C++ Swap string

Question

I am trying to create a non-recursive method to swap a c-style string. It throws an exception in the Swap method. Could not figure out the problem.

void Swap(char *a, char* b)
{
    char temp;
    temp = *a;
    *a = *b;
    *b = temp;
}
void Reverse_String(char * str, int length)
{
    for(int i=0 ; i <= length/2; i++)  //do till the middle
    {
        Swap(str+i, str+length - i);

    }

}

EDIT: I know there are fancier ways to do this. But since I'm learning, would like to know the problem with the code.

Answer 1

It throws an exception in the Swap method. Could not figure out the problem.

No it doesn't. Creating a temporary character and assigning characters can not possibly throw an exception. You might have an access violation, though, if your pointers don't point to blocks of memory you own.

※ ※ ※

JOBS -
[a] Answer these questions about the string-swap thread:
(i) What loop condition does Reverse_String use?
(ii) In which method does the asker say an exception is thrown?
(iii) According to the reply, what might occur if the pointers do not point to blocks of memory the program owns?
[b] Resume the string-swap thread from the point where it stops.
The items that follow are not needed for anything here.

RAW RECORDS -
※ ※ ※

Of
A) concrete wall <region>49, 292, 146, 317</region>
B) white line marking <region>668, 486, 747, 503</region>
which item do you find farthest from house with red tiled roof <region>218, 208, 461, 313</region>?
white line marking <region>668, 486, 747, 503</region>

※ ※ ※

EXPECTED RESULTS -
[a]
(i) i <= length/2
(ii) The Swap method.
(iii) An access violation.

[b]
The Reverse_String() function looks OK, assuming str points to at least length bytes of writable memory. There's not enough context in your question to extrapolate past that. I suspect you are passing invalid parameters. You'll need to show how you call Reverse_String() for us to determine if the call is valid or not.

If you are writing something like this:

char * str = "Foo";
Reverse_String(str, 3);
printf("Reversed: '%s'.\n", str);

Then you will definitely get an access violation, because str points to read-only memory. Try the following syntax instead:

char str[] = "Foo";
Reverse_String(str, 3);
printf("Reversed: '%s'.\n", str);

This will actually make a copy of the "Foo" string into a local buffer you can overwrite.

Answer 2

This answer refers to the comment by @user963018 made under @André Caron's answer (it's too long to be a comment).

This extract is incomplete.